Adamla kadının konuşacakları vardı. Ya da
susacakları. Konuşmaktan ziyade susmaya ihtiyaçları vardı aslında. Vapura bindiler ve kendilerini
Prinkipo’da buldular. İyot kokusu, anason ve martı sesleri. Keyifleri yerine
geldi. İçtikçe kokuları, şarkıları, martıları ve herşeyi kaplayan mutlak
sessizliği içlerine aldılar. Unuttukları ama aslında hayatlarını yönlendiren duygulara
yakınlaştılar, sokuldular.
Sessizce oturmuş, kadehlerini boşaltırken
musikiyi dinliyor, hem beraber, hem yalnız olmanın tadını çıkarıyorlardı.
Birdenbire kadının gözlerinden yaşlar akmaya
başladı. ‘Biliyor musun?’ dedi, ‘bu babamın en sevdiği şarkıydı’. Neden
saçların beyazlamış arkadaş, sana da benim gibi çektiren mi var? Babasını
anlatmaya başladı ve anlatırken anladı ki burası babası hayatta olsa en
seveceği yer olurdu. O babasının küçük kızıydı. Bir tanesiydi. Babasıyla meyhaneye
gidip bira içendi, dertleşendi. Onun en yakın arkadaşıydı. O babasına çok
aşıktı. O an çocukluğunun bütün içki masalarını hatırladı. Evde yapılan
toplantıları. Salondaki yemek masasında misafirleriyle oturmuş annesini
babasını. Uykuya dalarken gelen kahkahaları ve sigara dumanını. Gazinoları.
Kardeşi hep uyurdu. Kardeşi gazinoda uyuduğunda iki sandalyeyi birleştirir yatırırdı annesi. Ama o uyumazdı. Hep babasının kucağında,
hep muhabbette...Büyükler hep beraber bir masanın başında gecenin en içine
sürüklenirlerdi, musikiyle ve elbette içkiyle.
Uykusu geldiğinde bile babasının kucağında
yarı baygın, kafasını onun boynuna gömerdi. Babanın yanık teninden içine
çektiği kokusu, sesi boğuk boğuk gelirdi ordan. Ne konuştuklarını anlamazdı.
Dinlemezdi de.
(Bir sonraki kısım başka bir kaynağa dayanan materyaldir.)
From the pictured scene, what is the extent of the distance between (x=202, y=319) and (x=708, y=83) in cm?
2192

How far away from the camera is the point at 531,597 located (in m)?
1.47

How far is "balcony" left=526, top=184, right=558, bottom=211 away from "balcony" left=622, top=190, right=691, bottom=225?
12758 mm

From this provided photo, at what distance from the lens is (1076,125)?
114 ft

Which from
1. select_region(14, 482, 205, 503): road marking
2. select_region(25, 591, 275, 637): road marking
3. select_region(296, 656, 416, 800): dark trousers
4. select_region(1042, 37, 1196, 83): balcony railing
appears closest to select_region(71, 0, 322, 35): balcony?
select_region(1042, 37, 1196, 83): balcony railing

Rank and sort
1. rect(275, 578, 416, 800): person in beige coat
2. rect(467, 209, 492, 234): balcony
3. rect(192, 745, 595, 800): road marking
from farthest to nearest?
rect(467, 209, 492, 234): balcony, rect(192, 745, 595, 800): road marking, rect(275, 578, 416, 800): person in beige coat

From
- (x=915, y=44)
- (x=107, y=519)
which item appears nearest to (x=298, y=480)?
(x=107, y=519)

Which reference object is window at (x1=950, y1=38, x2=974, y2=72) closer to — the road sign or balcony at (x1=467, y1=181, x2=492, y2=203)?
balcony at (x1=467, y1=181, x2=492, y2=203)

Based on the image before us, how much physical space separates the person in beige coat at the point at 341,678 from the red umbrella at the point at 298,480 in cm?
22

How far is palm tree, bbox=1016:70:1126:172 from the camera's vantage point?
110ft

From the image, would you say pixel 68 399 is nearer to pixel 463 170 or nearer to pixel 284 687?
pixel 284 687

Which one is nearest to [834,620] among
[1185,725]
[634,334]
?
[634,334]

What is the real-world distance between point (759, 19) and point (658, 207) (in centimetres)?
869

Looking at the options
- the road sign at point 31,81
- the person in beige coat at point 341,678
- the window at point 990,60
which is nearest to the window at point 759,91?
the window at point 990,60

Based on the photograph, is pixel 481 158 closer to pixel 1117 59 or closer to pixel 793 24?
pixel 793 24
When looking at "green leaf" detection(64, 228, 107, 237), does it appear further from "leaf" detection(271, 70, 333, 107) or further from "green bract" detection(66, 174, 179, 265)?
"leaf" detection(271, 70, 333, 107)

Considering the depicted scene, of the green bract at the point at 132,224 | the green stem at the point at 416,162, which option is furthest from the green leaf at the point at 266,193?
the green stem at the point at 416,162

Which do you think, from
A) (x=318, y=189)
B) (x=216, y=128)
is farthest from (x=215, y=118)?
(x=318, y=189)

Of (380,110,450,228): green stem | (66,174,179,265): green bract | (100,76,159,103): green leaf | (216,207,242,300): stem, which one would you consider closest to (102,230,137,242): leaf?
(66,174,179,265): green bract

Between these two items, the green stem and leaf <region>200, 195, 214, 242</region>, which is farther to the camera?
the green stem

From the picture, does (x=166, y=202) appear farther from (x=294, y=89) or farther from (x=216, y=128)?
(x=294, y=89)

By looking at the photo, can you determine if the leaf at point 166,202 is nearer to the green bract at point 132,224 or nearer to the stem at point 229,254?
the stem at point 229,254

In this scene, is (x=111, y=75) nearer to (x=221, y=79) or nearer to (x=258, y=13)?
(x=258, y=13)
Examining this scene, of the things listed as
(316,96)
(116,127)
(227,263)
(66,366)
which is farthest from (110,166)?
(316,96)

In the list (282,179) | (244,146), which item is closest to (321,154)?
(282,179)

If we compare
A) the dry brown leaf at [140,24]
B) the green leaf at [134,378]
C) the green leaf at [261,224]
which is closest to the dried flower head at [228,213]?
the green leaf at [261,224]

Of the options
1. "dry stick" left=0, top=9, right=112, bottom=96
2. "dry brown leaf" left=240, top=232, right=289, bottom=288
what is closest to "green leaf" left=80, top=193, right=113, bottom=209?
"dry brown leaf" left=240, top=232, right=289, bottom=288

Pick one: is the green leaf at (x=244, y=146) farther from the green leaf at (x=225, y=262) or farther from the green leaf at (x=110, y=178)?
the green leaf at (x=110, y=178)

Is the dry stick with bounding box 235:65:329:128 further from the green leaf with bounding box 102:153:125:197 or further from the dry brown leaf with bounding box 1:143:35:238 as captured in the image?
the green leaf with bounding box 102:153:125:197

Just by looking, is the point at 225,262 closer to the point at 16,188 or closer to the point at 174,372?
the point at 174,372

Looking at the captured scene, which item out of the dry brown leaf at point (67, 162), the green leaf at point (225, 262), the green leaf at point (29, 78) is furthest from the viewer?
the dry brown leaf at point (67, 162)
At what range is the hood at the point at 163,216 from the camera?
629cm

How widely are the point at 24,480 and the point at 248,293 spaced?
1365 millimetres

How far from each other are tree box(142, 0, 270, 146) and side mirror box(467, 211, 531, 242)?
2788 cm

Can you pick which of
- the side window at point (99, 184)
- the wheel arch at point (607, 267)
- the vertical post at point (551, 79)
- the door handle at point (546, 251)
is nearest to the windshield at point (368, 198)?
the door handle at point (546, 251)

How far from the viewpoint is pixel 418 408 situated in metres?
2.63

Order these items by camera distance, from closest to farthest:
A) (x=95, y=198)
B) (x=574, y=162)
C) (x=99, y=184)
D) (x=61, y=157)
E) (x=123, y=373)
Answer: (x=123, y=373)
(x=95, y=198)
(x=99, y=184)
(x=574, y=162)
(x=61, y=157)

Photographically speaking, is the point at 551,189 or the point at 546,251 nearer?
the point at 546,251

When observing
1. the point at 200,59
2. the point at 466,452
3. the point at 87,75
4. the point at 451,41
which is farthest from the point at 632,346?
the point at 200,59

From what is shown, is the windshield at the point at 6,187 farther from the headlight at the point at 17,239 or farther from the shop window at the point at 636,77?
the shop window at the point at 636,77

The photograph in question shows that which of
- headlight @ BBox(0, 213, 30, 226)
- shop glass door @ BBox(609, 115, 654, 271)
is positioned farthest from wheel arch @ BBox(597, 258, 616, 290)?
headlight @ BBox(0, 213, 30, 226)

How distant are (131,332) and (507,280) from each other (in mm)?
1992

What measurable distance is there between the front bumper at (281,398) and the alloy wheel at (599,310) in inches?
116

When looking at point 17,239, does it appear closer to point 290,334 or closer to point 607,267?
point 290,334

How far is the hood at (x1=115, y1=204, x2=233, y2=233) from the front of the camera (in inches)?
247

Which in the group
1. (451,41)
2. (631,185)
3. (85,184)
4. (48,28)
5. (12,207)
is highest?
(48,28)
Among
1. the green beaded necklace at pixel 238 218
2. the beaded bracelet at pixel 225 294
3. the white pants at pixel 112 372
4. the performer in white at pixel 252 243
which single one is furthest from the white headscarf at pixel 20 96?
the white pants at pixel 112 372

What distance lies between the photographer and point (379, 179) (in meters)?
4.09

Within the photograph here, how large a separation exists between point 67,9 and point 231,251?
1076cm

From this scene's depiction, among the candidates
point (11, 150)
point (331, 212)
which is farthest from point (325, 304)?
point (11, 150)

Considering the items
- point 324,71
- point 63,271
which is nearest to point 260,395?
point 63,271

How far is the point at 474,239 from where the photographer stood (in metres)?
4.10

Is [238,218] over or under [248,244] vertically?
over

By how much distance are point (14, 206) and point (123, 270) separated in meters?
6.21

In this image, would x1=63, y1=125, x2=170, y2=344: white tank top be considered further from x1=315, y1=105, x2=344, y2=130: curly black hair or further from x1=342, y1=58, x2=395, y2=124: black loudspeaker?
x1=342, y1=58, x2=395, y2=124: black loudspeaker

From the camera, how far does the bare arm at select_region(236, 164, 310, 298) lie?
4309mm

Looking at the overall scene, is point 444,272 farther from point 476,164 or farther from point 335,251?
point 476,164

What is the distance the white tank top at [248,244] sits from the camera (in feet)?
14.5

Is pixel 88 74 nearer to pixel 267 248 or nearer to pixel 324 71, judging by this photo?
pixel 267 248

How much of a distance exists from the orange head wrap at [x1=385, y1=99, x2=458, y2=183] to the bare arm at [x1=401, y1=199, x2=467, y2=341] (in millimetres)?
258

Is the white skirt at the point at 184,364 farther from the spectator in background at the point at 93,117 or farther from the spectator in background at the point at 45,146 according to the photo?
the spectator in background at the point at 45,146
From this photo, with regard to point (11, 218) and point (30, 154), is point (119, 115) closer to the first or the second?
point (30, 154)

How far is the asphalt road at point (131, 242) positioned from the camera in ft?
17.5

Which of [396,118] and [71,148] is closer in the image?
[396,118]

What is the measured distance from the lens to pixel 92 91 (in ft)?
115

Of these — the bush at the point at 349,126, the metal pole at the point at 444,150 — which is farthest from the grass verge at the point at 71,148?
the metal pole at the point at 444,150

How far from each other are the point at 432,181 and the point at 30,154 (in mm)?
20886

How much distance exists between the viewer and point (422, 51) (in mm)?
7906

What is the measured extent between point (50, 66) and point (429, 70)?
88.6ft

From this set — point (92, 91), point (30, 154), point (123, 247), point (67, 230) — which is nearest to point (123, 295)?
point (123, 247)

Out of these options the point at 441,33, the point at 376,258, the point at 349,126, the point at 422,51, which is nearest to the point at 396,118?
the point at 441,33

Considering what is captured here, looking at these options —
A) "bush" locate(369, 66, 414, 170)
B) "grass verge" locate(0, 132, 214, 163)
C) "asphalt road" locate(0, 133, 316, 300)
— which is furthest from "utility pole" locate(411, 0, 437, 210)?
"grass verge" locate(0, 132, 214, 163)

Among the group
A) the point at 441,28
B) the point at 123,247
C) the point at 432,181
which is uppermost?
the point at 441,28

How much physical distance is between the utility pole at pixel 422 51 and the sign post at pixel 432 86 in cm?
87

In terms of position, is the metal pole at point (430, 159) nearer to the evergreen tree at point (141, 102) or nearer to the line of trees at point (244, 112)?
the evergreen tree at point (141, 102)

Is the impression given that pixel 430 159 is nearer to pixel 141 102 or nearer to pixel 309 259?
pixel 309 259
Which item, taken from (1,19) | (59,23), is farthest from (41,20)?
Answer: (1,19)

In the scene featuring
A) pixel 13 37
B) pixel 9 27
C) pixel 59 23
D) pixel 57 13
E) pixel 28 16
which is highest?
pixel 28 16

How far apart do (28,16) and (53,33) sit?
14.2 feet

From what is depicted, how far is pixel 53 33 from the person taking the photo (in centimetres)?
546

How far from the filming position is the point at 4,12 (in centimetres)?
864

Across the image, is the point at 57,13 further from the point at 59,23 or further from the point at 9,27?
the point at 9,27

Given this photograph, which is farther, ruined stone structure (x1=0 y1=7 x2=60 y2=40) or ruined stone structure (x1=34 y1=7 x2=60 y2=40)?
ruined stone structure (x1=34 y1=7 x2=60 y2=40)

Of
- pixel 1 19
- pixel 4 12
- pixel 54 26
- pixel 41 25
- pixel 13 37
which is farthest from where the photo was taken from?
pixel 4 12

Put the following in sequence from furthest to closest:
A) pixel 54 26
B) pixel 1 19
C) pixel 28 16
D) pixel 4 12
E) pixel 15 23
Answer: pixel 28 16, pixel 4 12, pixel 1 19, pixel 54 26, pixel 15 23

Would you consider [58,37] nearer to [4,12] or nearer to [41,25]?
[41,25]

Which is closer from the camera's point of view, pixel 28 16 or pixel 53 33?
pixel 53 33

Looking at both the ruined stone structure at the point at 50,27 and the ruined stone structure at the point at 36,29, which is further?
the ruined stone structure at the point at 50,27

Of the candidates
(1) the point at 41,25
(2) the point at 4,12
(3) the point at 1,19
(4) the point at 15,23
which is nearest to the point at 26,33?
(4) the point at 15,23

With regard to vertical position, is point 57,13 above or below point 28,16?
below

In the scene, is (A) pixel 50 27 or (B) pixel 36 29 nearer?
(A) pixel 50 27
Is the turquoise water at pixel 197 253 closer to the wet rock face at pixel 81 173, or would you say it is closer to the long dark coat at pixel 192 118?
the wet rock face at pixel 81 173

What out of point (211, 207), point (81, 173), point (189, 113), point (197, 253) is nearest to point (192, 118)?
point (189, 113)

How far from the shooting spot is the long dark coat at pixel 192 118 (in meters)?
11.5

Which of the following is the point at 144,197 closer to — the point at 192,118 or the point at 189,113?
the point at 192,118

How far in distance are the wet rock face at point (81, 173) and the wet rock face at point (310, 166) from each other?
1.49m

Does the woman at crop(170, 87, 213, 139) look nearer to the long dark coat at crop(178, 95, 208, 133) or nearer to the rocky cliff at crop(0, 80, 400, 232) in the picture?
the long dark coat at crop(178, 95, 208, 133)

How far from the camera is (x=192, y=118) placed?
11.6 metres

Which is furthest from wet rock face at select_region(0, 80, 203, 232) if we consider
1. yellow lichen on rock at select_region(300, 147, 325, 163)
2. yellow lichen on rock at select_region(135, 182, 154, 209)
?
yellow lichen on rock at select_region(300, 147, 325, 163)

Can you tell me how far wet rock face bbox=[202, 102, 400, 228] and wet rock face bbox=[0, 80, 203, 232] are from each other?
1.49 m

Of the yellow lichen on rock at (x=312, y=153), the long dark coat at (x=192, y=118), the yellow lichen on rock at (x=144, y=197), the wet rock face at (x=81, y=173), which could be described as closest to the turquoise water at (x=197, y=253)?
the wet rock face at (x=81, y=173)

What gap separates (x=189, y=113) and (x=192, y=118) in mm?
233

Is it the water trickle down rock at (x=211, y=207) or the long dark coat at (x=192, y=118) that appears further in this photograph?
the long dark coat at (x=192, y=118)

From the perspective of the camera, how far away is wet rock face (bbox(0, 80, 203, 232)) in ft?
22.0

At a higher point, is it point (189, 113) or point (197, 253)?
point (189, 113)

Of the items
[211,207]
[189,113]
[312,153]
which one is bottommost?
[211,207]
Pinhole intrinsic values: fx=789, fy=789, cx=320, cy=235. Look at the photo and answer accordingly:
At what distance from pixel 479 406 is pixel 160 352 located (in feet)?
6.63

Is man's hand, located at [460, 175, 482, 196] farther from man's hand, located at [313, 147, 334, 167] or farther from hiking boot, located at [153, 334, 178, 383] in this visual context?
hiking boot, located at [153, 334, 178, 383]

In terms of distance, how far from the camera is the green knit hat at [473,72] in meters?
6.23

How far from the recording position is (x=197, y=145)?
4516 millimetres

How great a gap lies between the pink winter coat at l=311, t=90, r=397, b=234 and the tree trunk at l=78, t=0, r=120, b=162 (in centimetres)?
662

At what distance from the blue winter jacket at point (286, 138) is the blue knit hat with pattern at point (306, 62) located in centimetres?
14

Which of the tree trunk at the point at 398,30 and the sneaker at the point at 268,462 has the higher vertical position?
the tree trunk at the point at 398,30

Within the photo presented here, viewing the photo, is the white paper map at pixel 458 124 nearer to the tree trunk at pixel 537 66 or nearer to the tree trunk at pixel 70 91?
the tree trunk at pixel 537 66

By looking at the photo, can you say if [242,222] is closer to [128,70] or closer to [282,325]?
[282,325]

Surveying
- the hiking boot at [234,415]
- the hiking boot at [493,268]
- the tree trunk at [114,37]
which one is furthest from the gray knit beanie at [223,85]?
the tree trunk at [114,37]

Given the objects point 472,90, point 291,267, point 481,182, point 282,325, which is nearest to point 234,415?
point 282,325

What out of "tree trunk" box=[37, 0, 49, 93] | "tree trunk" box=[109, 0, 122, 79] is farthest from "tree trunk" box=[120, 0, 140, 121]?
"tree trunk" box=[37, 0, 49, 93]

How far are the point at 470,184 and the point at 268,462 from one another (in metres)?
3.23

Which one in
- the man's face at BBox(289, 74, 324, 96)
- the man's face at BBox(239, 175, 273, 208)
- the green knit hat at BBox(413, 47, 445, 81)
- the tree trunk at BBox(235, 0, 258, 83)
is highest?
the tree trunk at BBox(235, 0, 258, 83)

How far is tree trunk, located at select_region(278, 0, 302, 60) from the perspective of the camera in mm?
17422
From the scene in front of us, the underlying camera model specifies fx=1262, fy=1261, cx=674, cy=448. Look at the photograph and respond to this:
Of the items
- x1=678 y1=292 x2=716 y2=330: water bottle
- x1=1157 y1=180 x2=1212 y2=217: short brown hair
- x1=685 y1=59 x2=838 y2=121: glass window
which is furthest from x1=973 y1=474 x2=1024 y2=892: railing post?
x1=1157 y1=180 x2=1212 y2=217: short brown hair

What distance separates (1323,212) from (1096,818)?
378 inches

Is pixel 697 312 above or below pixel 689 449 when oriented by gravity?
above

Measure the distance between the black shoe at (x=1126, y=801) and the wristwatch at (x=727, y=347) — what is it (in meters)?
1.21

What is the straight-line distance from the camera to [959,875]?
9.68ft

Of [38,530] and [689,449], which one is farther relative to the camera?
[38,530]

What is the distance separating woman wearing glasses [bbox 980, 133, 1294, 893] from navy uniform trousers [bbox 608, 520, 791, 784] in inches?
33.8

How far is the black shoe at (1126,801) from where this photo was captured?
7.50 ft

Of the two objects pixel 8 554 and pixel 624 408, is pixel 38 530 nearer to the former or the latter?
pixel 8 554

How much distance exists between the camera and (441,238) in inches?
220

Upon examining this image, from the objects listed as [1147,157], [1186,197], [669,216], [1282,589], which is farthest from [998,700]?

Büyüklerin eğlencesini de anlayamazdı zaten. Saatlerce o
rahatsız sandalyede oturup o dumanı solurlardı. Neye bu kadar gülerlerdi
sahi? Tabaklarda kalan mezeler.
Annesinin meşhur patlıcan ezmesi. ‘hadi kızım git yatağına’ ‘Sen götür’
Çocukken en sevdiği şey annesi ya da babası tarafından kucaklanarak yatağa
götürülmekti.Ve sabah uyandığında kendini pijamalarla mis gibi yatağında
bulmak. Ne ara taşıdılar, ne ara giydirdiler?
Misafirliğe gidince geç vakte kadar kalınmışsa
orda uykuya dalardı, babası yine kucaklardı onu. Aslında yolda uyanır ama uyur
gibi yapardı. Onu yatağına, soğuk çarşaflarına götürsünler, hiç uyandırmadan
pijamalarını giydirsinler ve uykunun yumaşak ellerine teslim etsinler. Şimdi
böyle bir şey mümkün olabilir mi? Çocukluğun geri getirilemez imkanları ya da
imkansızlıkları. Herkes yatınca ev sessizliğe gömülür, salondaki, saat kaçsa o
sayıda vuran din donglu duvar saatinin tik takları çıkardı sahneye. Hep
şaşırırdı, bu saatten bu kadar ses çıkıyor mu? Her seferinde gündüz buna dikkat
edeceğim derdi ama gündüz olunca ev bambaşka olurdu, zaman başka akardı ve
saatin tik takları yine gizlenirdi ondan.